Brownstown, St. Elmo School Boards Discuss Consolidation


Published on March 12 2014 3:11 pm
Last Updated on March 12 2014 3:11 pm
Written by Greg Sapp

The residents of the St. Elmo and Brownstown school districts may get another opportunity to vote on consolidation.

The school boards of both districts met Monday night at St. Elmo High School to review financial and enrollment information.  Brownstown Superintendent Adam Bussard and St. Elmo Superintendent Deb Philpot brought historic, current and projected figures regarding district enrollments.  Both districts have seen declining enrollment over the past several yearas.

Brownstown's K-12 enrollment in the 2003-2004 school year was 406, while it currently is at 345.  St. Elmo's K-12 enrollment for the same period has dropped from 475 to 442.  The superintendents noted that enrollments drive funding, and funding drives programs and services.
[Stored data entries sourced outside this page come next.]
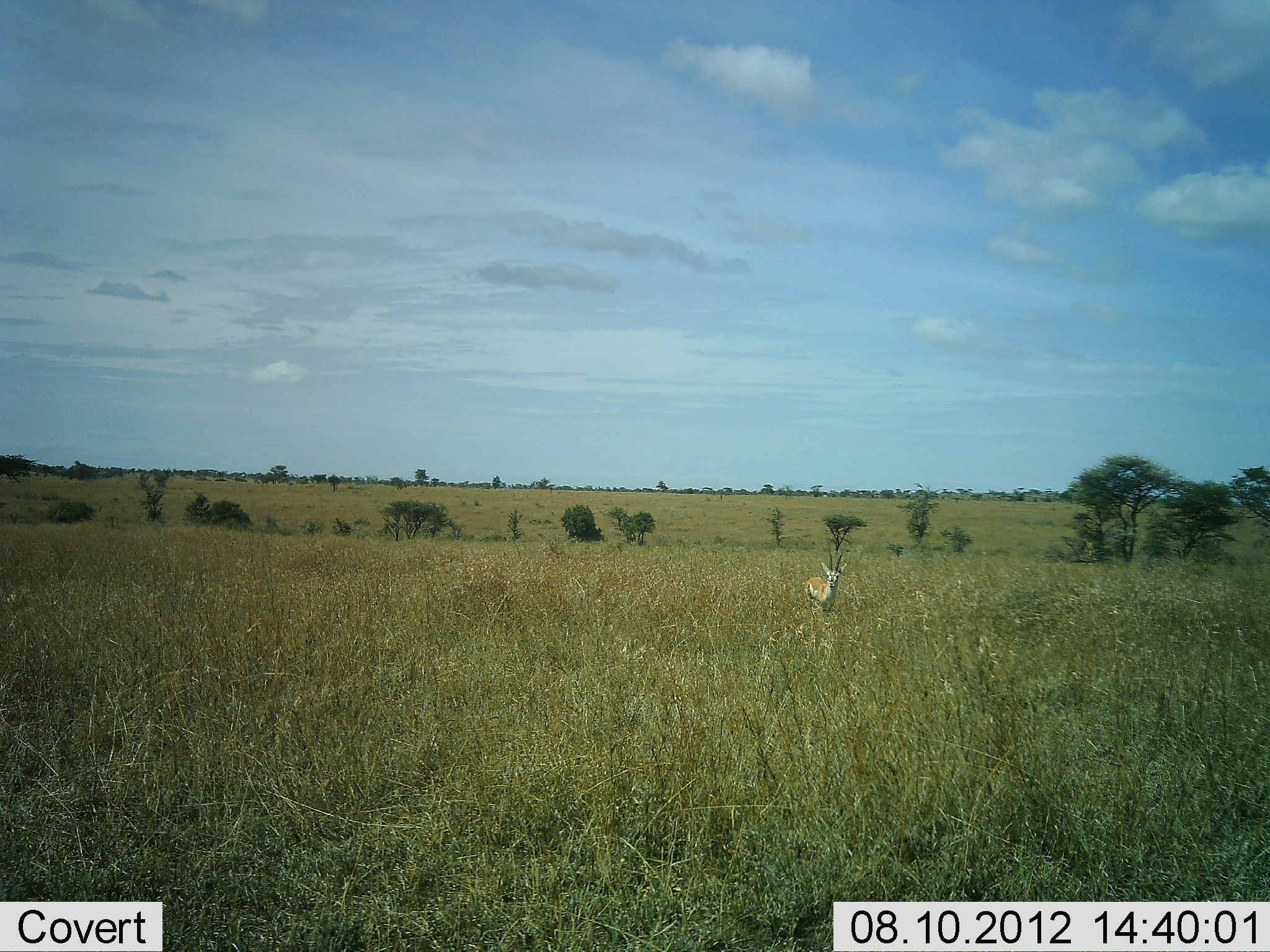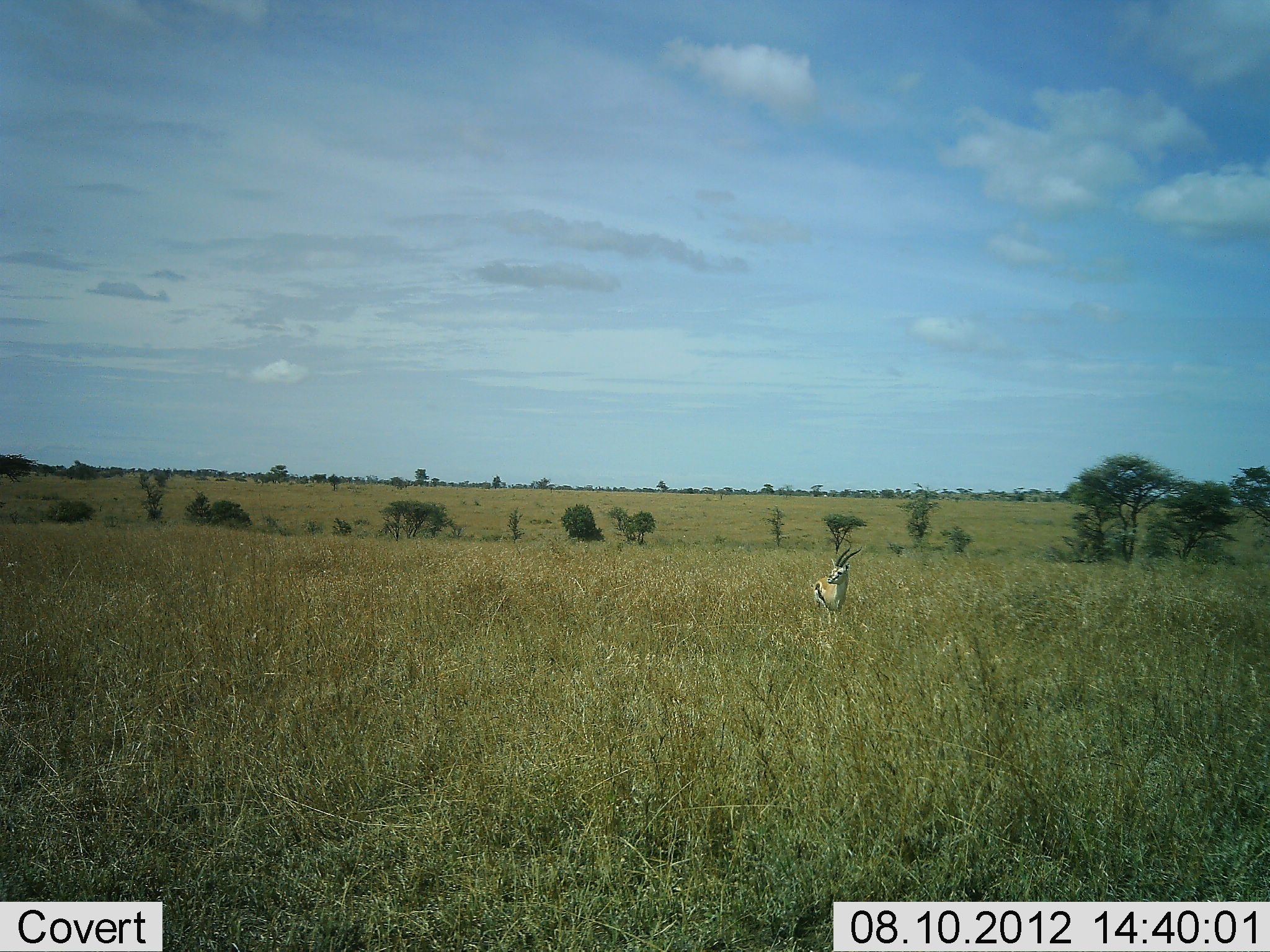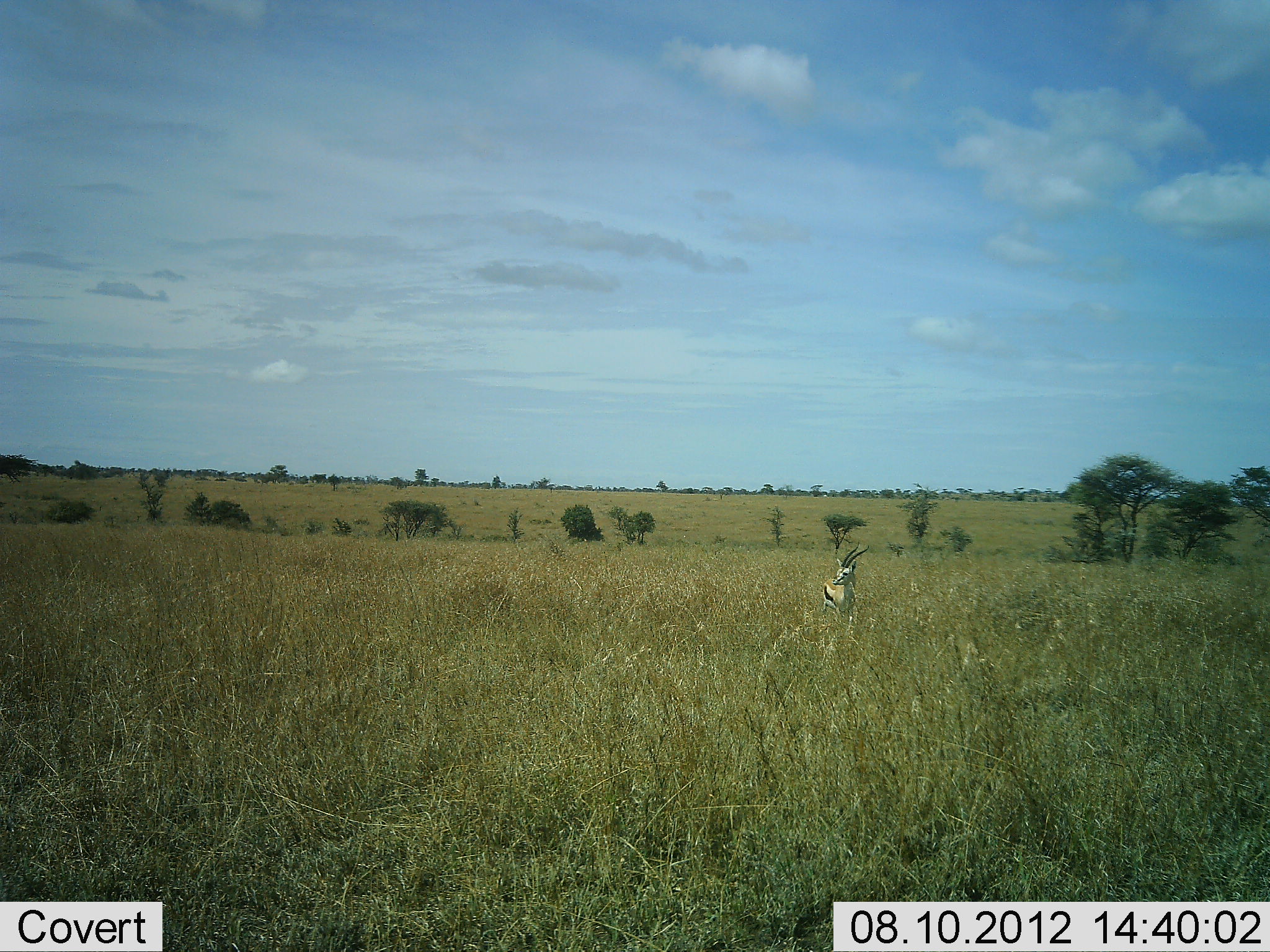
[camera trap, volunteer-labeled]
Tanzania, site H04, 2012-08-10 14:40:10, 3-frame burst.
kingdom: Animalia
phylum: Chordata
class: Mammalia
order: Artiodactyla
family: Bovidae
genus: Eudorcas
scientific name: Eudorcas thomsonii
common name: thomson's gazelle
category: gazellethomsons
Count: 1.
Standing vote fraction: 60%.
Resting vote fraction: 0%.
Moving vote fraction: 50%.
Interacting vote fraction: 0%.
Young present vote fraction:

Elementary class sizes were shared by both districts.  Brownstown currently has a second grade class with 26 students.  This class is broked into two sections, which results in 13 students in a classroom. That's not a normal class size, but Brownstown officials said to combine the two would create a loss in optimal learning environment.  St. Elmo has a similar situation in its second grade, with 14 students in each classroom, but to put together the two would create concerns in the instructional environment.  Decreasing revenues makes it unclear whether the districts can continue to operate at the present rate.
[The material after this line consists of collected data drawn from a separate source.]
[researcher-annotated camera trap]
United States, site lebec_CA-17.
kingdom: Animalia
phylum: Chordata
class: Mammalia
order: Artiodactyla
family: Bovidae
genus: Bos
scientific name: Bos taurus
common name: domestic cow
Financial information from both districts revealed that both districts will be experiencing budget deficits as of the 2014-15 school year and beyond, while St. Elmo's deficits appear to be projected much less than those faced by Brownstown.  Brownstown was recently notified by the State that they have been receiving more General State Aid than they actually should have received, due to a miscalculation by the State in the district's poverty count.  Bussard said the State has projected that Brownstown will lose over $771,045 over the next three years, and at the end of the three years will continue to lose $771,045 in State Aid compared to what the district is receiving this school year.

Philpot distributed information received from the Illinois State Board of Education regarding projected incentive funding that could be paid out by the State if districts were to consolidate.  The State projected the incentive funding could give a consolidated district up to $1.7 million in incentives in the first four years of consolidation.  However, the figures could be pro-rated based upon the State funds available.

Both the St. Elmo and Brownstown boards plan to discuss revisiting reorganization of the two districts at their regular monthly meetings in March and April.